This turned out to be hard to find, but not impossible…
The Teach US History web page you linked to contained an interesting footnote:
(4) Marks, Arthur S. “The Statue of King George III in New York and the Iconology of Regicide,” The American Art Journal 13 (Summer 1981): 62
That article stated that the statue was a duplicate of one installed in London and also contained this further interesting footnote:
As to the appearance of Wilton’s statue, we are stymied. As will be seen, neither monument — that erected in London or in New York — exists any longer; nor is there any visual record known of either. No topographical drawing or print, or sculptor’s drawing, for example, has come to light which might give a specific sense of what the statue had looked like.9
- However, for the New York version there are some early plans of the area which locate the Bowling Green and the position of the statue’s pedestal in its midst; see Stokes, vol. 1, pls. 46Aa, 46Ac, pp. 356-57, 360.
Stokes is The Iconography of Manhattan Island, 1498-1909, which does contain this description and this drawing of the area as it existed then:
Plate 46 A-a
A Plan of Fort George at the City of New-York
Wash drawing on paper. 17 x 27½ Date depicted: c. 1773
Author: Claude Joseph Sauthier.
Owner: Library of Congress, Div. of Maps and Charts (Faden Collection, No. 95).This plan is the most complete and detailed representation of the Fort that we possess.

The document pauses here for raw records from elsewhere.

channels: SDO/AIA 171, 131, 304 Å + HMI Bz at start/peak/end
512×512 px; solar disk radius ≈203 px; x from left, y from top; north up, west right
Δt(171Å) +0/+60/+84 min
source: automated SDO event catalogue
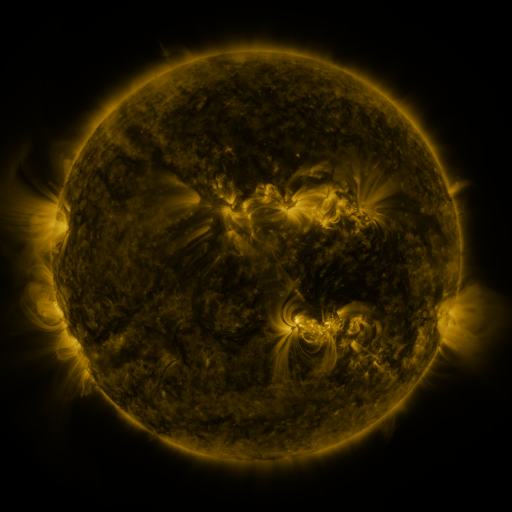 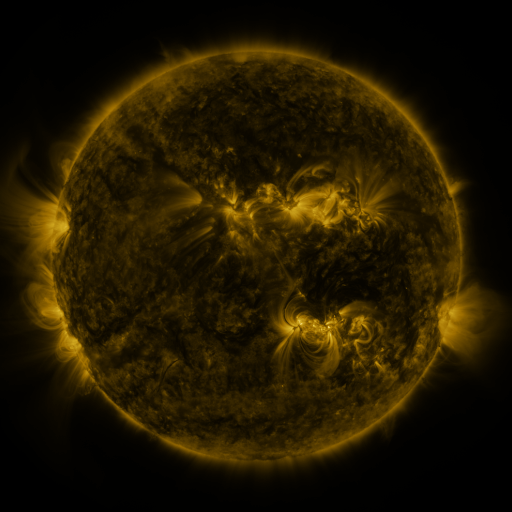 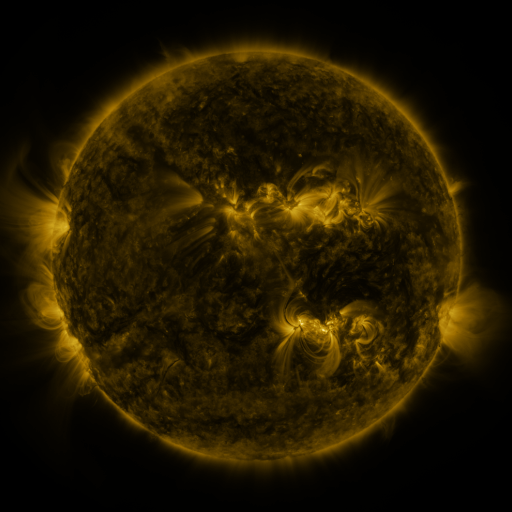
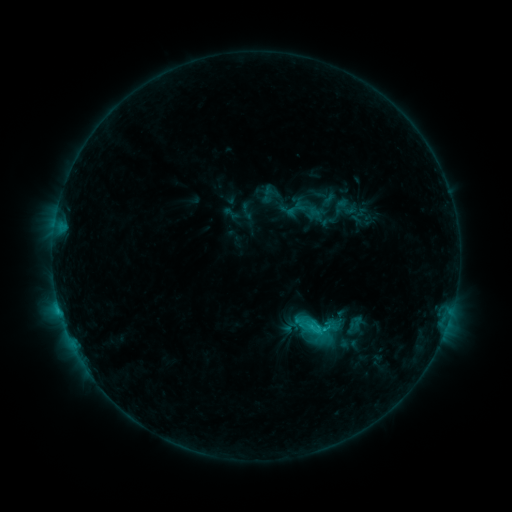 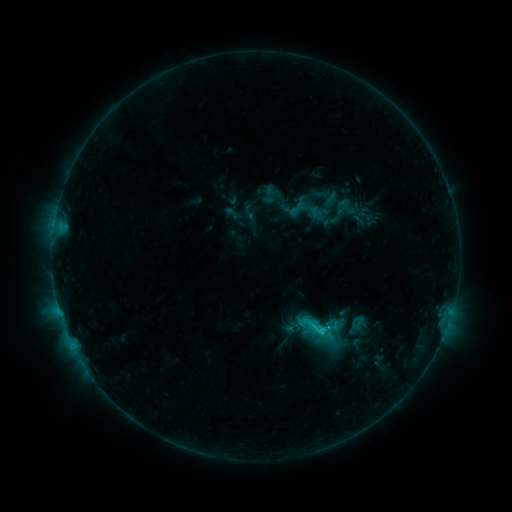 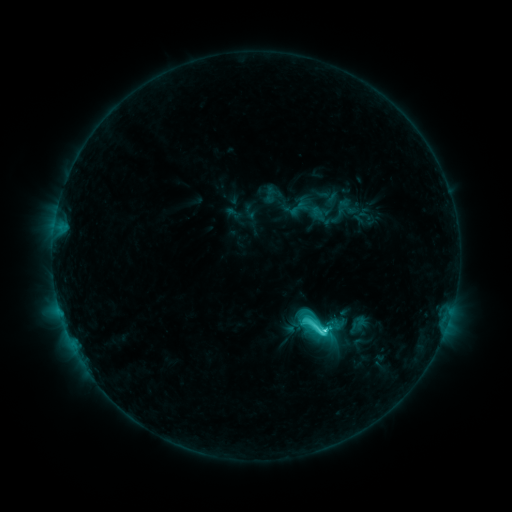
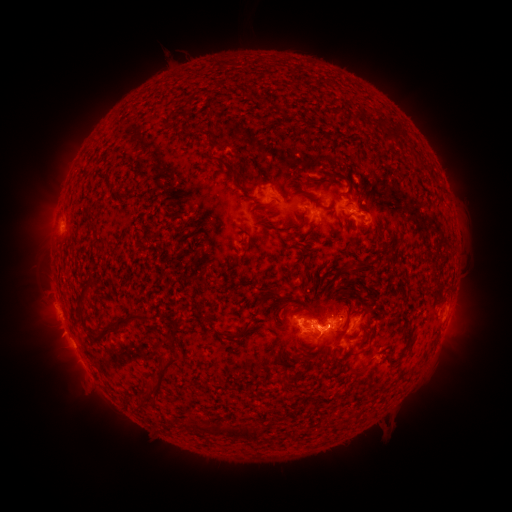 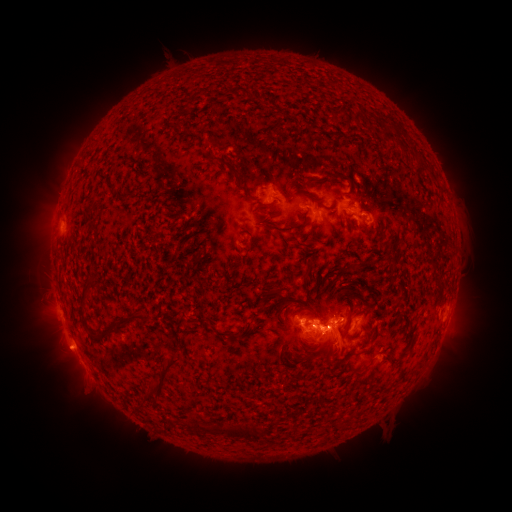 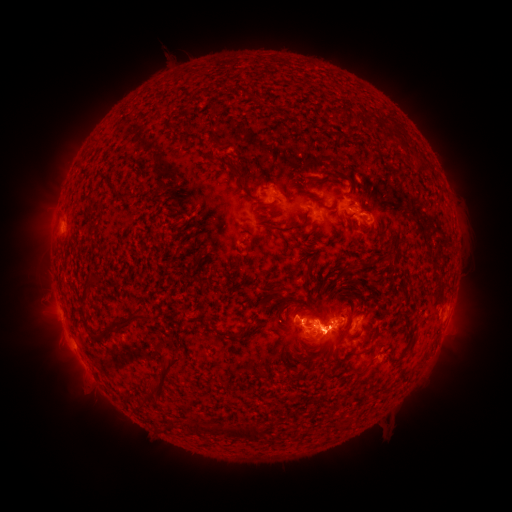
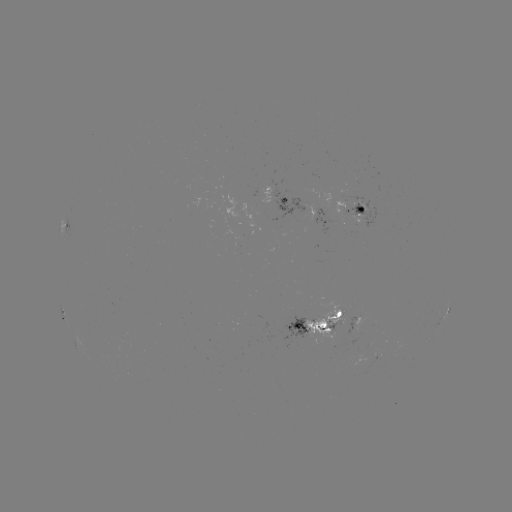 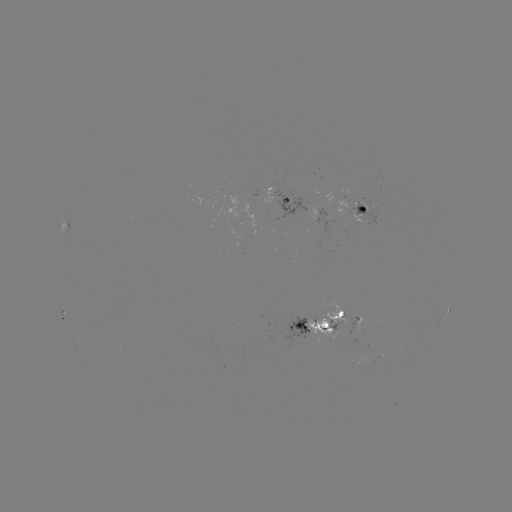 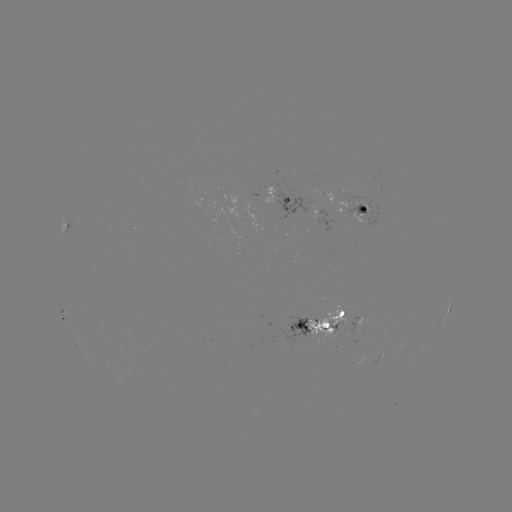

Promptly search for emerging-flux region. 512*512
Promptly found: (354, 326).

It must have been drawn prior to December 29, 1773, when the buildings in the Fort were destroyed by fire, and after August 16, 1770, as it shows the statue of George III, erected on that day in the Bowling Green. This statue was demolished on July 10, 1776, although the pedestal remained until 1818 (see Pis. 51 and 52).

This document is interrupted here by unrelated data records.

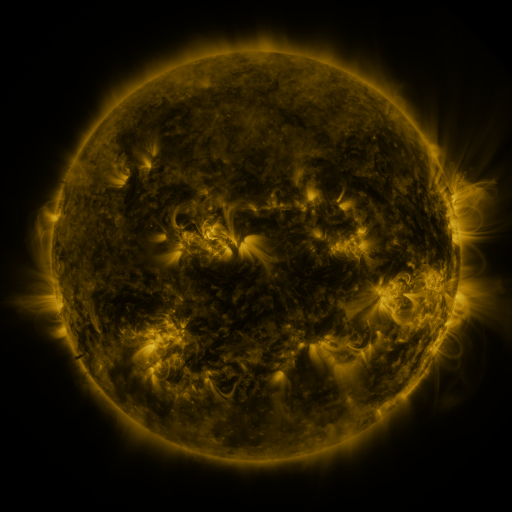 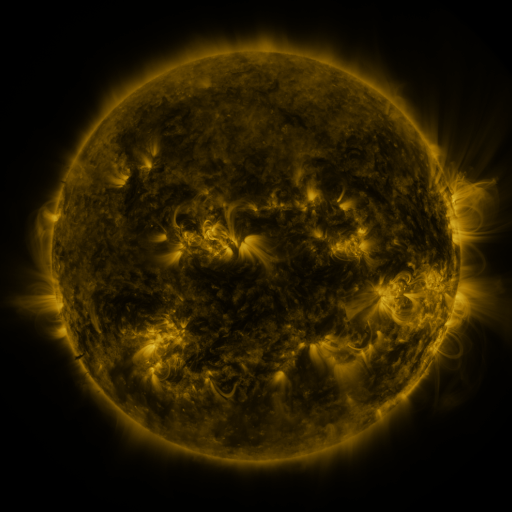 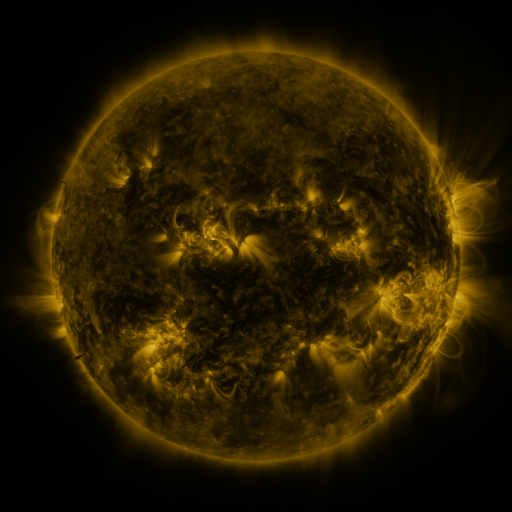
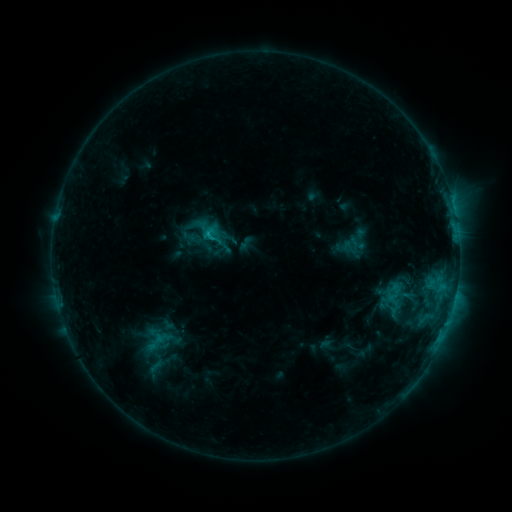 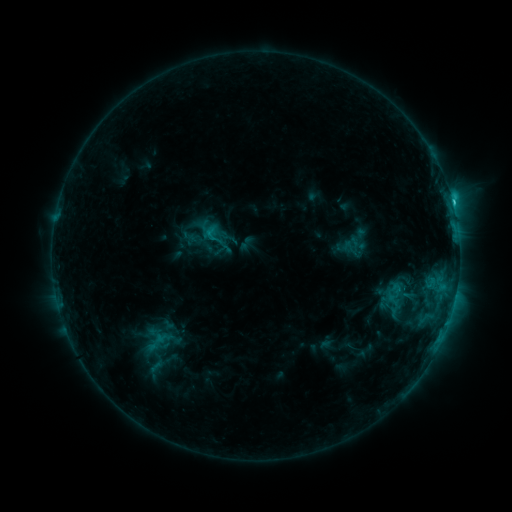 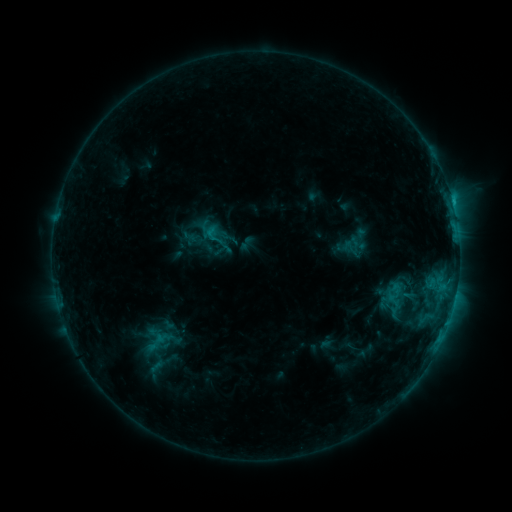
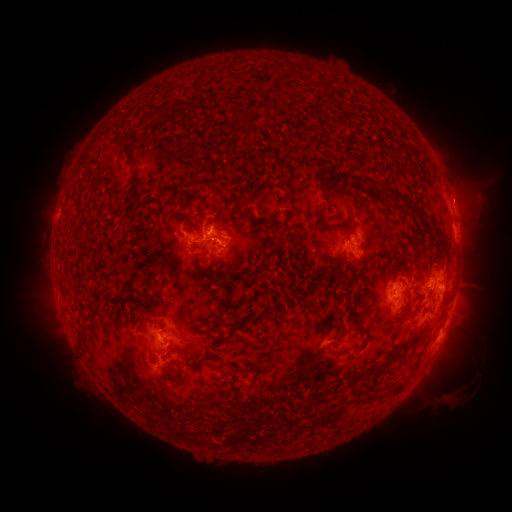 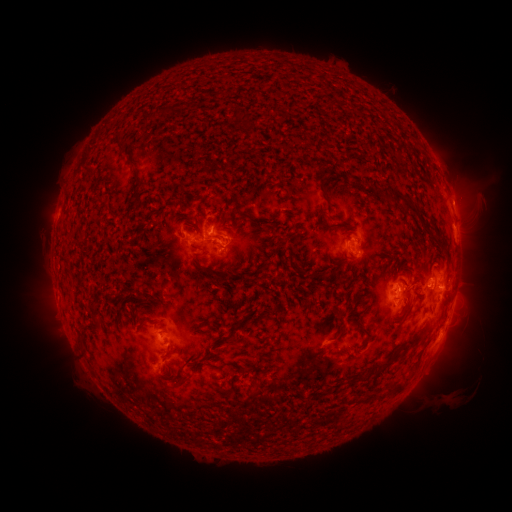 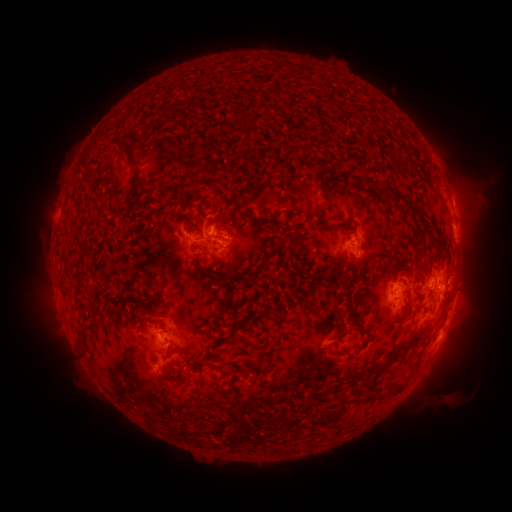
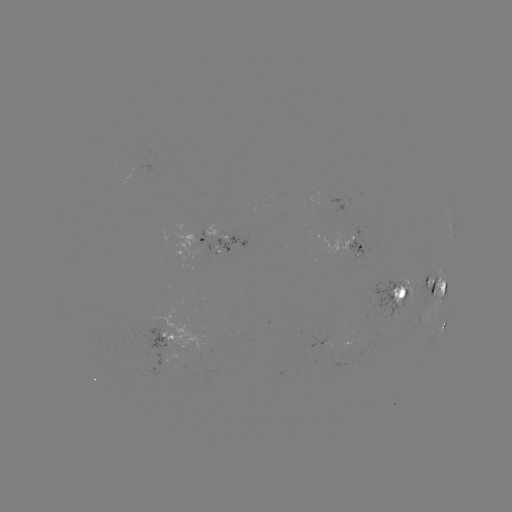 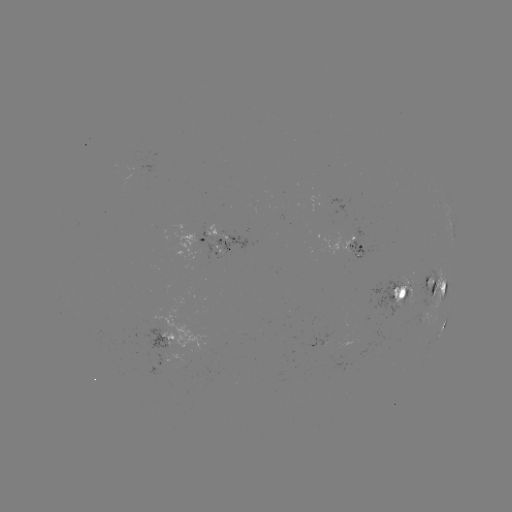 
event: flare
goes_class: C2.3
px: (452, 203)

To save you a trip through a badly constructed PDF, Plate 46Aa looks like this:
Plate 46Ac turned out not to be interesting for this question.

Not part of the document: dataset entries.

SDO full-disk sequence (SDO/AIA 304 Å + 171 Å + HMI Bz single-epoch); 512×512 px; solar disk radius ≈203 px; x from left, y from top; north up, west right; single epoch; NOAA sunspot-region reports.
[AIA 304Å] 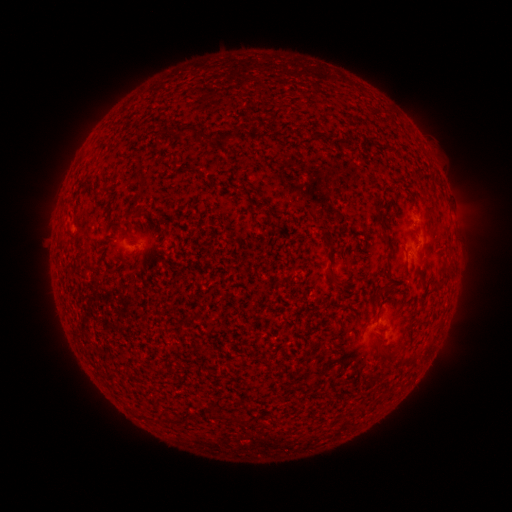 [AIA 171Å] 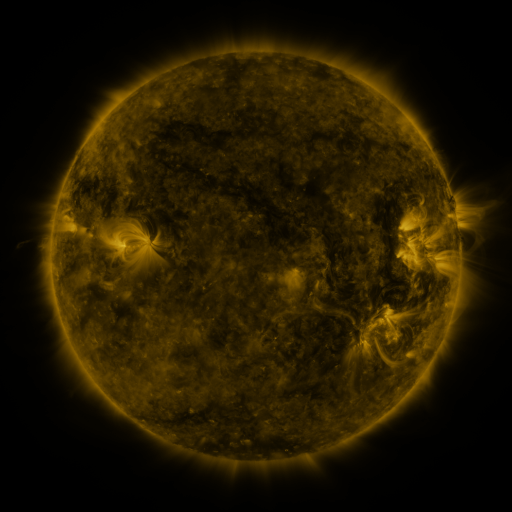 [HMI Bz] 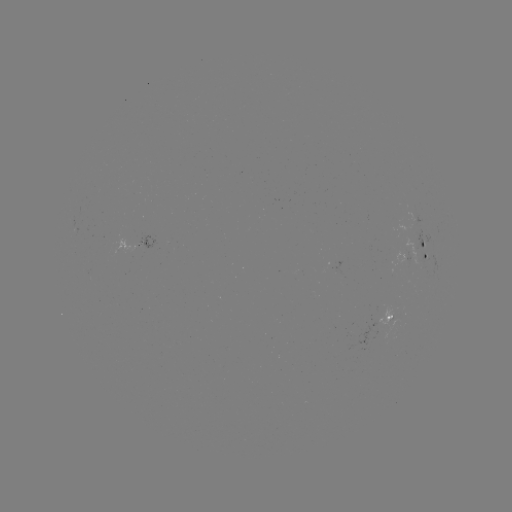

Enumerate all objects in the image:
spotted active region: (146, 244)
spotted active region: (428, 251)
spotted active region: (411, 257)
spotted active region: (391, 315)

The fence is exactly the same fence today as then, and is in the same location, so the statue would have been approximately where the George Delacorte memorial plaque currently is, at the northern edge of the fountain.
As you can see, America has largely forgotten that a statue of King George III ever stood here, and indeed, this park is also known as Evacuation Day Park to commemorate the departure of the last British troops on November 25, 1783.